JOBS administrators say that the high placement rate has been prompted by the program's emphasis on equipping the students with work place etiquette -- such as reporting for work on time -- plus the promise of jobs with medical and insurance benefits and a peer counseling and support network.

"These people have to believe they have gotten the break they've been looking for. A lot of them have been in other programs before and are frustrated," Curtis said.

The JOBS training course, which takes six months to complete, costs an average of $1,800 per participant, a relatively small amount when compared with similar welfare revision programs, researchers said.

The program's handpicked participants -- who, as in some job programs elsewhere, must have completed 10th grade -- must be recommended by a welfare caseworker and go through an interview with a JOBS representative before being accepted for the program, Curtis said.

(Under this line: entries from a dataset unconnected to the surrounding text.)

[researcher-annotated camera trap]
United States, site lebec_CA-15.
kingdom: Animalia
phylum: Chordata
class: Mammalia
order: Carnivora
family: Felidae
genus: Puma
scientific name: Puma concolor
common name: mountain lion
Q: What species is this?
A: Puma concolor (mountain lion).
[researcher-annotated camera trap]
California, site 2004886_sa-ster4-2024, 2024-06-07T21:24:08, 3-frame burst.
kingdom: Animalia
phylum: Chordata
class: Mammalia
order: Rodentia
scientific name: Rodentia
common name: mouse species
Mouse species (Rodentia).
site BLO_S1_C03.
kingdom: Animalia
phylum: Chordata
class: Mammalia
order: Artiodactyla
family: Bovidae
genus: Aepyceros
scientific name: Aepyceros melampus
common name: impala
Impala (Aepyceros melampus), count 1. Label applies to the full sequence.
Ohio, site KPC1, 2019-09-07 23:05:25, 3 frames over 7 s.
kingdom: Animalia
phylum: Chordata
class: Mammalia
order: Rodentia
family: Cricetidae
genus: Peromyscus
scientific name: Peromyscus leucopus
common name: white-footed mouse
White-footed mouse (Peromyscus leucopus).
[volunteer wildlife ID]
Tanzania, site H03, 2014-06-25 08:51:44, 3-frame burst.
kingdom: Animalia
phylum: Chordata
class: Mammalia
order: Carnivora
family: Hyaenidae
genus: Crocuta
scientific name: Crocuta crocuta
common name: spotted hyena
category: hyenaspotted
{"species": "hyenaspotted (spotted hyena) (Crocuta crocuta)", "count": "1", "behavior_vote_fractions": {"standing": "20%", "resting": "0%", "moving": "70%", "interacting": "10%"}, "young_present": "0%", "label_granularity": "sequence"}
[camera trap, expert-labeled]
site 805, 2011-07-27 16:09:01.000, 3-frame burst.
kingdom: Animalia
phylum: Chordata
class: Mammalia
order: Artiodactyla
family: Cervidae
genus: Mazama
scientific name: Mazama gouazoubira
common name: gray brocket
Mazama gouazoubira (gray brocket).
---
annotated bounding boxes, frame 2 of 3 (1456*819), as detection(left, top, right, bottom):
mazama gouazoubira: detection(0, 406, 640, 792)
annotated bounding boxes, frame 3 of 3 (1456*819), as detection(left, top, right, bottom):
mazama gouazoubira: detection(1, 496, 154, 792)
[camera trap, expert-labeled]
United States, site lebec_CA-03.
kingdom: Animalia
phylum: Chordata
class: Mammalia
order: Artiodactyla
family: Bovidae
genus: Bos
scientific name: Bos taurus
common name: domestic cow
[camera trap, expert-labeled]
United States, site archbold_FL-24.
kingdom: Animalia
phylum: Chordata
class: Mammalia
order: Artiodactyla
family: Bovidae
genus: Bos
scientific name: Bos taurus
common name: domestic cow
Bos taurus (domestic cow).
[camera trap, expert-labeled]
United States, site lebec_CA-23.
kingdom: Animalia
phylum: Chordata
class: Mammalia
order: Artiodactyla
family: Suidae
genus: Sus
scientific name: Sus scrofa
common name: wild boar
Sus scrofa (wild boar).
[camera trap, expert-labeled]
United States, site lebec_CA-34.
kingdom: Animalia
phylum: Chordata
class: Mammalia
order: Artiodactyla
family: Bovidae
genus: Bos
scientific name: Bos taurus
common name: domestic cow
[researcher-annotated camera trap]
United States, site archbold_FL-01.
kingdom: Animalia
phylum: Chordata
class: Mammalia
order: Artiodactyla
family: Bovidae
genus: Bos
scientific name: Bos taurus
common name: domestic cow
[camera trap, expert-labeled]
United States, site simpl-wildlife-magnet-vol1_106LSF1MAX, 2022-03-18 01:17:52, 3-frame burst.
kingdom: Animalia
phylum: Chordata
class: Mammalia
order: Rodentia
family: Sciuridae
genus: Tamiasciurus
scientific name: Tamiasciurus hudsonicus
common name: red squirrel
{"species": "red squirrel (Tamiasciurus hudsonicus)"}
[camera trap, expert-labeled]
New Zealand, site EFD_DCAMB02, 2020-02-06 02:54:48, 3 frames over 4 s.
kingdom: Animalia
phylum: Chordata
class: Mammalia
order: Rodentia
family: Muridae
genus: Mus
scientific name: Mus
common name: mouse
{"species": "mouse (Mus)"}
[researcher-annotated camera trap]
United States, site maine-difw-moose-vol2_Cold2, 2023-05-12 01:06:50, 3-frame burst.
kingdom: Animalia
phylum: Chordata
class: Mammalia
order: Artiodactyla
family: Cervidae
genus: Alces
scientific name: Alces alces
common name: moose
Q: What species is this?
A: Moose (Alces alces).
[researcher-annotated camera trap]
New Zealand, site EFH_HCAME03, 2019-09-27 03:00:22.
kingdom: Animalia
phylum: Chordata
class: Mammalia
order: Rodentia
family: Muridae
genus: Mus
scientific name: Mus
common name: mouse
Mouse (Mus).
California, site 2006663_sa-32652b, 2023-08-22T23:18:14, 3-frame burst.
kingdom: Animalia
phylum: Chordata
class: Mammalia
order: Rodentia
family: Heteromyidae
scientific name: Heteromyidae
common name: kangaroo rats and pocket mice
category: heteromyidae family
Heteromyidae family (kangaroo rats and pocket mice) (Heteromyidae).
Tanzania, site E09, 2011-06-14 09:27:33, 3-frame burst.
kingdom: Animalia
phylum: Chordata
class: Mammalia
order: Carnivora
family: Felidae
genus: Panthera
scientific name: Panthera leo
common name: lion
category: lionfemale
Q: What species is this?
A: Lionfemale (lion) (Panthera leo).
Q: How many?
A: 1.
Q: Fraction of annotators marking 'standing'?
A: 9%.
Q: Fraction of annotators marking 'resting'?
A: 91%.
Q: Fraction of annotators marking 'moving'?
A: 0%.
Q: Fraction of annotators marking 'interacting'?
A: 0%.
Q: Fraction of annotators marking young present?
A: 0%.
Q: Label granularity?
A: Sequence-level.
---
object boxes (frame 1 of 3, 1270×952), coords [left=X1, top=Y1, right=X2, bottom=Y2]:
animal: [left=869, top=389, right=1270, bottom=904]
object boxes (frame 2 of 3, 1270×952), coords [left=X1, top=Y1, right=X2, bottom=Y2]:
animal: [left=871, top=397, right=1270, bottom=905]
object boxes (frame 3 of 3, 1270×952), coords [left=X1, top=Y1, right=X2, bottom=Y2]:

Participants undergo three months of classroom training -- including lectures on topics such as "self-esteem building" and "motivation training" -- as well as three months of on-the-job training with the promise that they will, upon completion of the course, be placed in full-time, unsubsidized, permanent employment.

JOBS participants, as well as officials at firms hiring graduates, have expressed satisfaction with the program.

"We operate in a fast-paced work place, with high expectations for all the people who work here; the three people we've hired through the program have been able to handle the environment here," said Linda Anderson, director of personnel at Arnold & Porter, adding that the firm plans to hire another JOBS graduate within a year.

"I feel I can live on my own now without depending on the government," said recent JOBS graduate Rosemary Jackson, who is a receptionist at the National Association of Broadcasters.

Jackson, who had received AFDC payments for eight years before enrolling and who had never held a full-time job, added that the program was most effective in "helping me with motivation and confidence-building."

Jackson, who is not married and has two young children, said that her monthly income since breaking away from ADFC to her new job has about doubled to $700 a month.

According to JOBS graduate Cheryl Warren, a secretary at Neighborhood Reinvestment Corp., "I had had a lot of problems. I was a bump on a log before all this.

"But the program helped me build up my self-esteem. I'm able to work in a field I had no experience in," said Warren, who had worked as a security officer before receiving AFDC payments for two years.